Please set down every record exactly as it appears below.

# # # # # # #

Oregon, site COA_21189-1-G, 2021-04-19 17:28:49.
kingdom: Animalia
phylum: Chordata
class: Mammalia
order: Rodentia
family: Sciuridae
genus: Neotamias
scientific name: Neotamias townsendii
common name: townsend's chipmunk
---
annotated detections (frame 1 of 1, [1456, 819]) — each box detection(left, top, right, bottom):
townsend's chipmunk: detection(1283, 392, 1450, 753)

# # # # # # #

__REPLY TO THE EXERCISE__.
Oregon, site COA_21189-1-G, 2021-04-19 17:28:49.
kingdom: Animalia
phylum: Chordata
class: Mammalia
order: Rodentia
family: Sciuridae
genus: Neotamias
scientific name: Neotamias townsendii
common name: townsend's chipmunk
---
annotated detections (frame 1 of 1, [1456, 819]) — each box detection(left, top, right, bottom):
townsend's chipmunk: detection(1283, 392, 1450, 753)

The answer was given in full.